Blirtatiousness is simply an example of a personality trait, and it is not among the most widely used scales. There are hundreds of personality tests in use today. For example, the Big Five personality traits (conscientiousness, agreeability, neuroticism, openness to experience, and extraversion) are among the most widely used scales, and they have been extensively studied and validated. Other qualities, like intelligence, self-esteem, and general anxiety level, have also been widely studied, and they have well validated measures.
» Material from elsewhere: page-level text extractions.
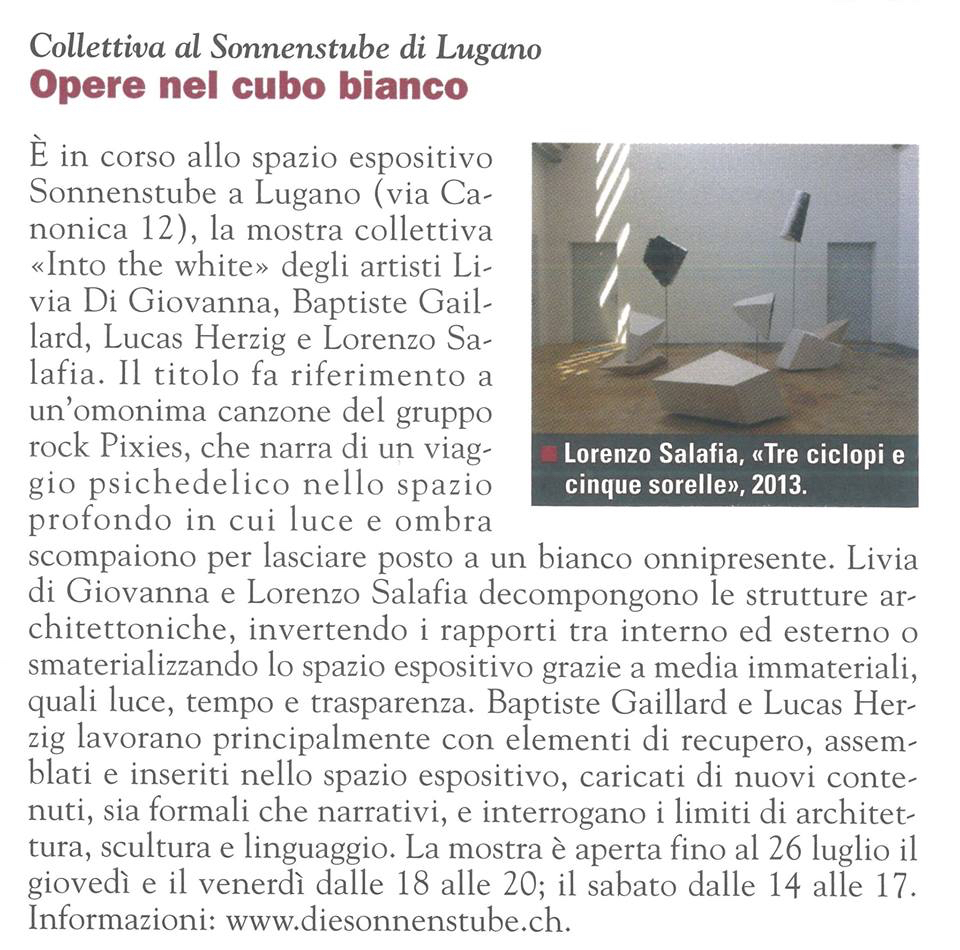 Collettiva al Sonnenstube di Lugano
Opere nel cubo bianco

È in corso allo spazio espositivo Sonnenstube a Lugano (via Canonica 12), la mostra collettiva «Into the white» degli artisti Livia Di Giovanna, Baptiste Gaillard, Lucas Herzig e Lorenzo Salafia. Il titolo fa riferimento a un'omonima canzone del gruppo rock Pixies, che narra di un viaggio psichedelico nello spazio profondo in cui luce e ombra scompaiono per lasciare posto a un bianco onnipresente. Livia di Giovanna e Lorenzo Salafia decompongono le strutture architettoniche, invertendo i rapporti tra interno ed esterno o smaterializzando lo spazio espositivo grazie a media immateriali, quali luce, tempo e trasparenza. Baptiste Gaillard e Lucas Herzig lavorano principalmente con elementi di recupero, assemblati e inseriti nello spazio espositivo, caricati di nuovi contenuti, sia formali che narrativi, e interrogano i limiti di architettura, scultura e linguaggio. La mostra è aperta fino al 26 luglio il giovedì e il venerdì dalle 18 alle 20; il sabato dalle 14 alle 17. Informazioni: www.diesonnenstube.ch.

Lorenzo Salafia, «Tre ciclopi e cinque sorelle», 2013.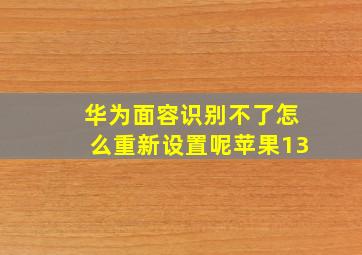 华为面容识别不了怎么重新设置呢苹果13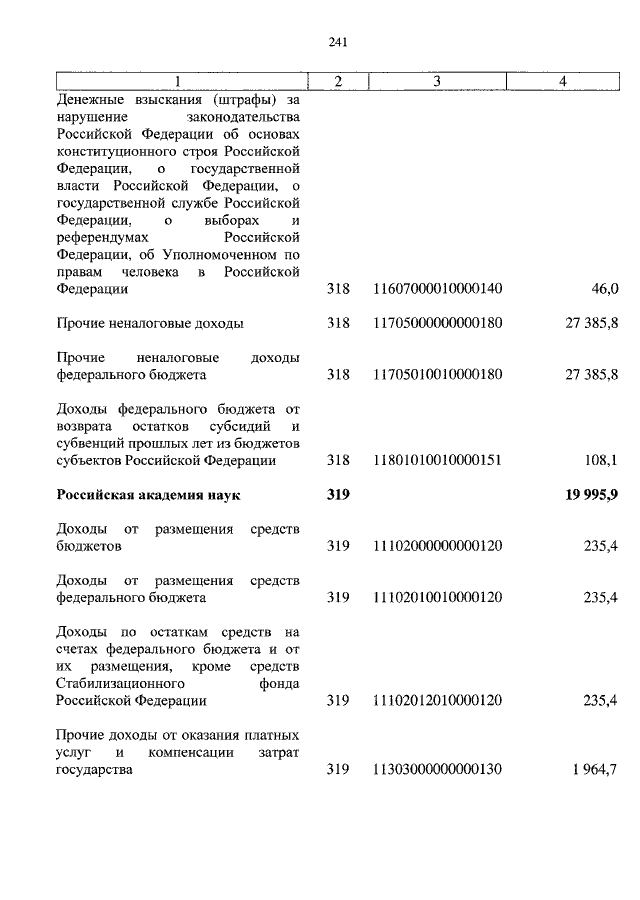 241

| 1 | 2 | 3 | 4 |
|---|---|---|---|
| Денежные взыскания (штрафы) за нарушение законодательства Российской Федерации об основах конституционного строя Российской Федерации, о государственной власти Российской Федерации, о государственной службе Российской Федерации, о выборах и референдумах Российской Федерации, об Уполномоченном по правам человека в Российской Федерации | 318 | 11607000010000140 | 46,0 |
| Прочие неналоговые доходы | 318 | 11705000000000180 | 27 385,8 |
| Прочие неналоговые доходы федерального бюджета | 318 | 11705010010000180 | 27 385,8 |
| Доходы федерального бюджета от возврата остатков субсидий и субвенций прошлых лет из бюджетов субъектов Российской Федерации | 318 | 11801010010000151 | 108,1 |
| **Российская академия наук** | **319** | | **19 995,9** |
| Доходы от размещения средств бюджетов | 319 | 11102000000000120 | 235,4 |
| Доходы от размещения средств федерального бюджета | 319 | 11102010010000120 | 235,4 |
| Доходы по остаткам средств на счетах федерального бюджета и от их размещения, кроме средств Стабилизационного фонда Российской Федерации | 319 | 11102012010000120 | 235,4 |
| Прочие доходы от оказания платных услуг и компенсации затрат государства | 319 | 11303000000000130 | 1 964,7 |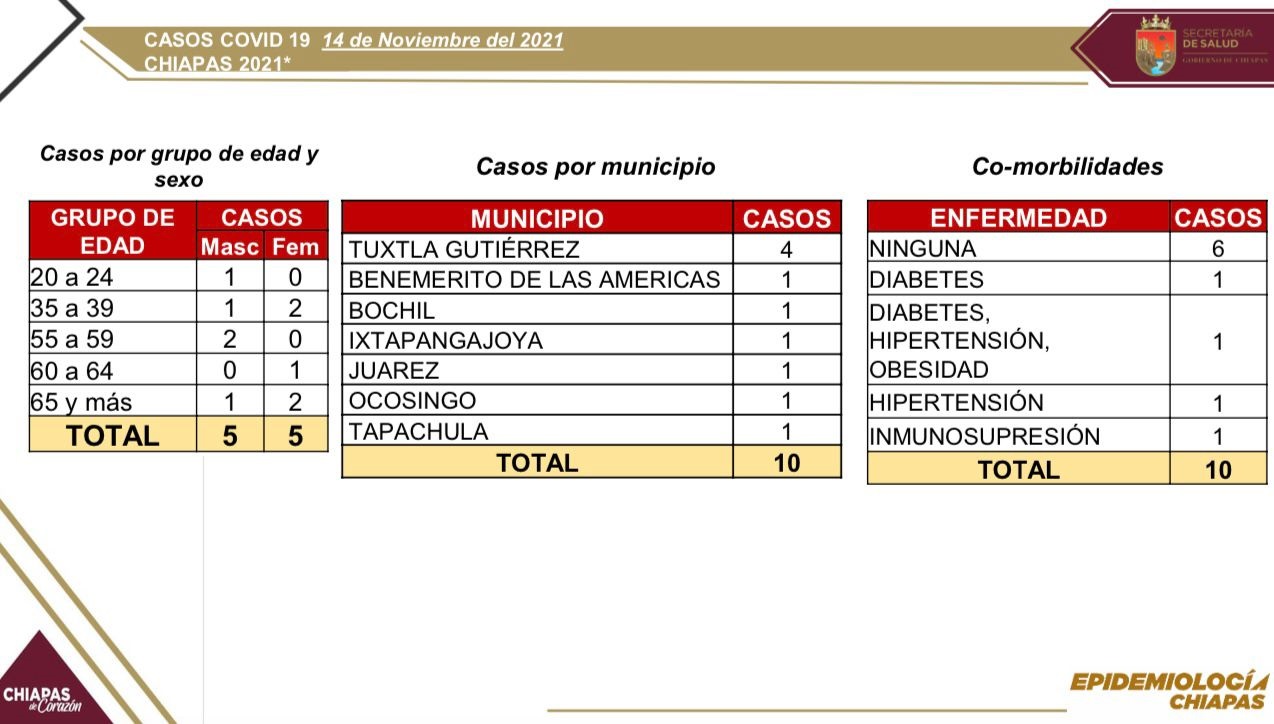 CASOS COVID 19 14 de Noviembre del 2021
CHIAPAS 2021*

SECRETARÍA DE SALUD
GOBIERNO DE CHIAPAS

Casos por grupo de edad y sexo

| GRUPO DE EDAD | CASOS Masc | CASOS Fem |
|---|---|---|
| 20 a 24 | 1 | 0 |
| 35 a 39 | 1 | 2 |
| 55 a 59 | 2 | 0 |
| 60 a 64 | 0 | 1 |
| 65 y más | 1 | 2 |
| TOTAL | 5 | 5 |

Casos por municipio

| MUNICIPIO | CASOS |
|---|---|
| TUXTLA GUTIÉRREZ | 4 |
| BENEMERITO DE LAS AMERICAS | 1 |
| BOCHIL | 1 |
| IXTAPANGAJOYA | 1 |
| JUAREZ | 1 |
| OCOSINGO | 1 |
| TAPACHULA | 1 |
| TOTAL | 10 |

Co-morbilidades

| ENFERMEDAD | CASOS |
|---|---|
| NINGUNA | 6 |
| DIABETES | 1 |
| DIABETES, HIPERTENSIÓN, OBESIDAD | 1 |
| HIPERTENSIÓN | 1 |
| INMUNOSUPRESIÓN | 1 |
| TOTAL | 10 |

CHIAPAS de Corazón

EPIDEMIOLOGÍA CHIAPAS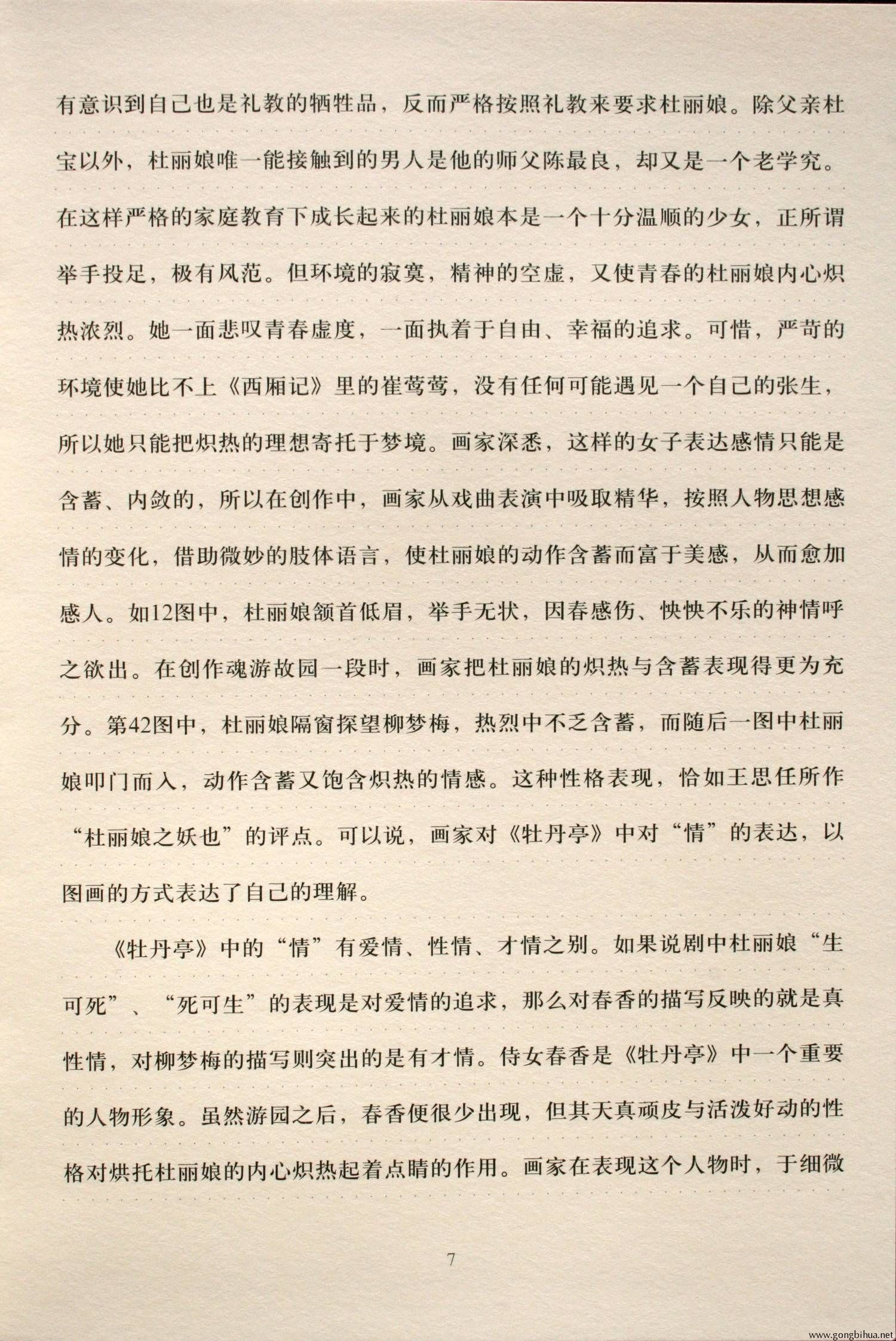 有意识到自己也是礼教的牺牲品，反而严格按照礼教来要求杜丽娘。除父亲杜宝以外，杜丽娘唯一能接触到的男人是他的师父陈最良，却又是一个老学究。在这样严格的家庭教育下成长起来的杜丽娘本是一个十分温顺的少女，正所谓举手投足，极有风范。但环境的寂寞，精神的空虚，又使青春的杜丽娘内心炽热浓烈。她一面悲叹青春虚度，一面执着于自由、幸福的追求。可惜，严苛的环境使她比不上《西厢记》里的崔莺莺，没有任何可能遇见一个自己的张生，所以她只能把炽热的理想寄托于梦境。画家深悉，这样的女子表达感情只能是含蓄、内敛的，所以在创作中，画家从戏曲表演中吸取精华，按照人物思想感情的变化，借助微妙的肢体语言，使杜丽娘的动作含蓄而富于美感，从而愈加感人。如12图中，杜丽娘颔首低眉，举手无状，因春感伤、怏怏不乐的神情呼之欲出。在创作魂游故园一段时，画家把杜丽娘的炽热与含蓄表现得更为充分。第42图中，杜丽娘隔窗探望柳梦梅，热烈中不乏含蓄，而随后一图中杜丽娘叩门而入，动作含蓄又饱含炽热的情感。这种性格表现，恰如王思任所作“杜丽娘之妖也”的评点。可以说，画家对《牡丹亭》中对“情”的表达，以图画的方式表达了自己的理解。

《牡丹亭》中的“情”有爱情、性情、才情之别。如果说剧中杜丽娘“生可死”、“死可生”的表现是对爱情的追求，那么对春香的描写反映的就是真性情，对柳梦梅的描写则突出的是有才情。侍女春香是《牡丹亭》中一个重要的人物形象。虽然游园之后，春香便很少出现，但其天真顽皮与活泼好动的性格对烘托杜丽娘的内心炽热起着点睛的作用。画家在表现这个人物时，于细微

7

www.gongbihua.net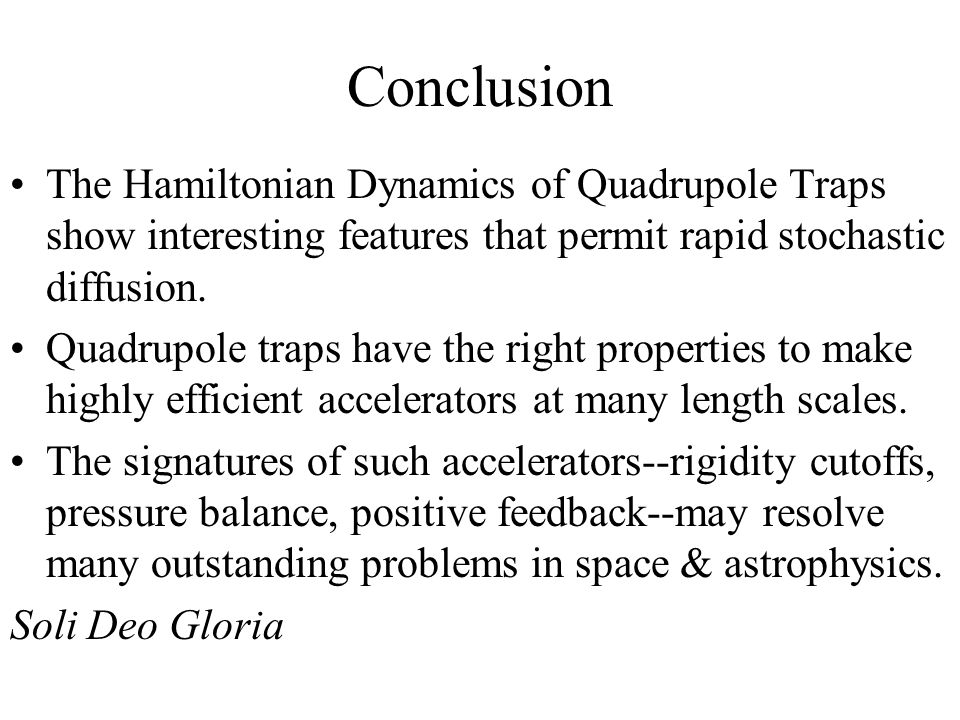 Conclusion

• The Hamiltonian Dynamics of Quadrupole Traps show interesting features that permit rapid stochastic diffusion.

• Quadrupole traps have the right properties to make highly efficient accelerators at many length scales.

• The signatures of such accelerators--rigidity cutoffs, pressure balance, positive feedback--may resolve many outstanding problems in space & astrophysics.

Soli Deo Gloria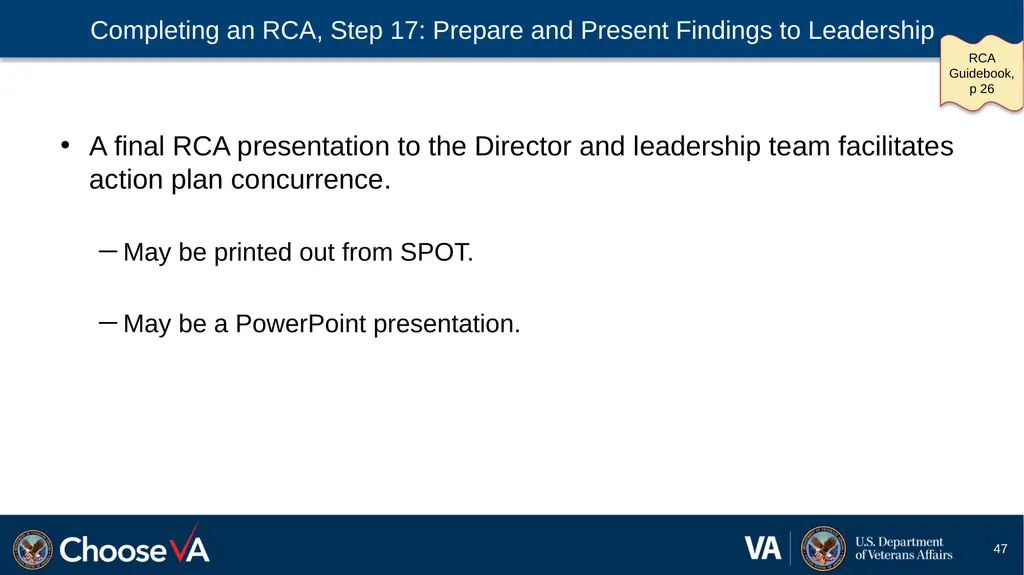 Completing an RCA, Step 17: Prepare and Present Findings to Leadership

RCA Guidebook, p 26

• A final RCA presentation to the Director and leadership team facilitates action plan concurrence.

– May be printed out from SPOT.

– May be a PowerPoint presentation.

ChooseVA

VA U.S. Department of Veterans Affairs

47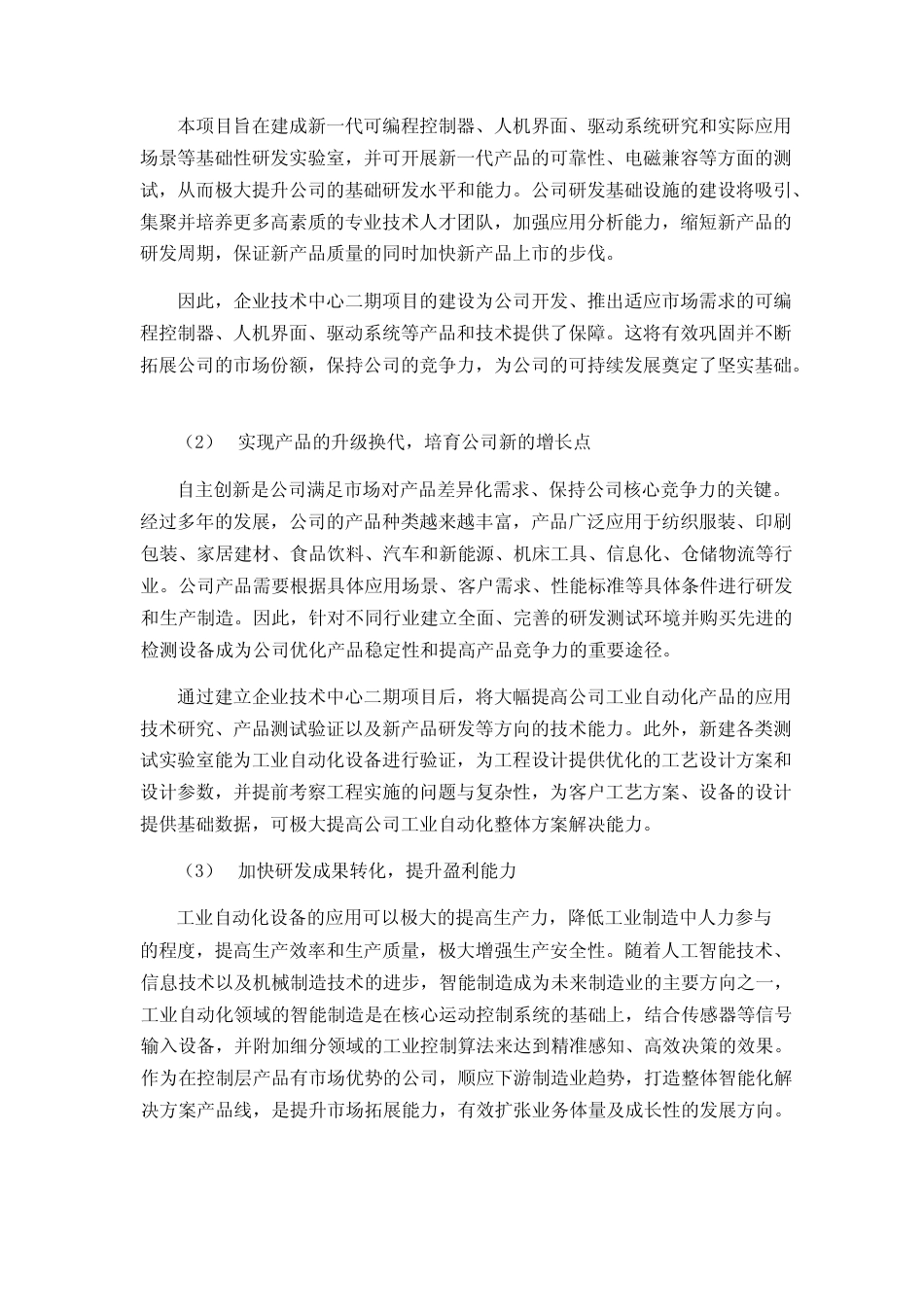 本项目旨在建成新一代可编程控制器、人机界面、驱动系统研究和实际应用场景等基础性研发实验室，并可开展新一代产品的可靠性、电磁兼容等方面的测试，从而极大提升公司的基础研发水平和能力。公司研发基础设施的建设将吸引、集聚并培养更多高素质的专业技术人才团队，加强应用分析能力，缩短新产品的研发周期，保证新产品质量的同时加快新产品上市的步伐。

因此，企业技术中心二期项目的建设为公司开发、推出适应市场需求的可编程控制器、人机界面、驱动系统等产品和技术提供了保障。这将有效巩固并不断拓展公司的市场份额，保持公司的竞争力，为公司的可持续发展奠定了坚实基础。

（2） 实现产品的升级换代，培育公司新的增长点

自主创新是公司满足市场对产品差异化需求、保持公司核心竞争力的关键。经过多年的发展，公司的产品种类越来越丰富，产品广泛应用于纺织服装、印刷包装、家居建材、食品饮料、汽车和新能源、机床工具、信息化、仓储物流等行业。公司产品需要根据具体应用场景、客户需求、性能标准等具体条件进行研发和生产制造。因此，针对不同行业建立全面、完善的研发测试环境并购买先进的检测设备成为公司优化产品稳定性和提高产品竞争力的重要途径。

通过建立企业技术中心二期项目后，将大幅提高公司工业自动化产品的应用技术研究、产品测试验证以及新产品研发等方向的技术能力。此外，新建各类测试实验室能为工业自动化设备进行验证，为工程设计提供优化的工艺设计方案和设计参数，并提前考察工程实施的问题与复杂性，为客户工艺方案、设备的设计提供基础数据，可极大提高公司工业自动化整体方案解决能力。

（3） 加快研发成果转化，提升盈利能力

工业自动化设备的应用可以极大的提高生产力，降低工业制造中人力参与的程度，提高生产效率和生产质量，极大增强生产安全性。随着人工智能技术、信息技术以及机械制造技术的进步，智能制造成为未来制造业的主要方向之一，工业自动化领域的智能制造是在核心运动控制系统的基础上，结合传感器等信号输入设备，并附加细分领域的工业控制算法来达到精准感知、高效决策的效果。作为在控制层产品有市场优势的公司，顺应下游制造业趋势，打造整体智能化解决方案产品线，是提升市场拓展能力，有效扩张业务体量及成长性的发展方向。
We hope that this exercise has given you some insight into the characteristics of a good personality test, and the work that goes into developing a useful scale. Next time you take one, consider the process that went into its development.

Glossary

Contemporized-Themes Concerning Blacks Test (C-TCB):
projective test designed to be culturally relevant to African Americans, using images that relate to African-American culture
convergent validity
the relationship between traits that are similar to (but not identical to) the trait being measured
criterion validity
the relationship between some measure and some real-world outcome
discriminant validity
the relationship between some traits that should have weak or no relationship
Minnesota Multiphasic Personality Inventory (MMPI):
personality test composed of a series of true/false questions in order to establish a clinical profile of an individual
predictive validity:
the relationship between experimental results and the ability to predict people’s behavior in certain situations
projective test:
personality assessment in which a person responds to ambiguous stimuli, revealing hidden feelings, impulses, and desires
Rorschach Inkblot Test:
projective test that employs a series of symmetrical inkblot cards that are presented to a client by a psychologist in an effort to reveal the person’s unconscious desires, fears, and struggles
Rotter Incomplete Sentence Blank (RISB):
projective test that is similar to a word association test in which a person completes sentences in order to reveal their unconscious desires, fears, and struggles
TEMAS Multicultural Thematic Apperception Test:
projective test designed to be culturally relevant to minority groups, especially Hispanic youths, using images and storytelling that relate to minority culture
Thematic Apperception Test (TAT):
projective test in which people are presented with ambiguous images, and they then make up stories to go with the images in an effort to uncover their unconscious desires, fears, and struggles


  1. The man who created the scale pronounced his name as LICK-ert. Many psychologists—maybe even your instructor—pronounce it LIKE-ert. It probably doesn’t matter much which way you say the name.
  2. Note: Notice that the four items from the BLIRT are about what you DO. They aren’t about your beliefs (option 1), how you think other people see you (option 3), opinions about yourself (option 4), or what you think about other people (option 6).
  3. Reverse scoring is simple: 7 becomes 1, 6 becomes 2, 5 becomes 3, 4 stays 4, 3 becomes 5, 2 becomes 6, and 1 becomes 7. Only the 4 items with the reverse wording are rescored this way. The goal is to make it so that higher numbers mean more blirtatious for all the items.
  4. Cronbach’s alpha and Factor Analysis
  5. The Rathus Assertiveness Schedule
  6. Others included self-perceived social confidence, extraversion, impulsivity, and self-liking.
  7. Other traits assessed for discriminant validity were agreeableness, conscientiousness, affect intensity (how strongly people were influenced by their emotions).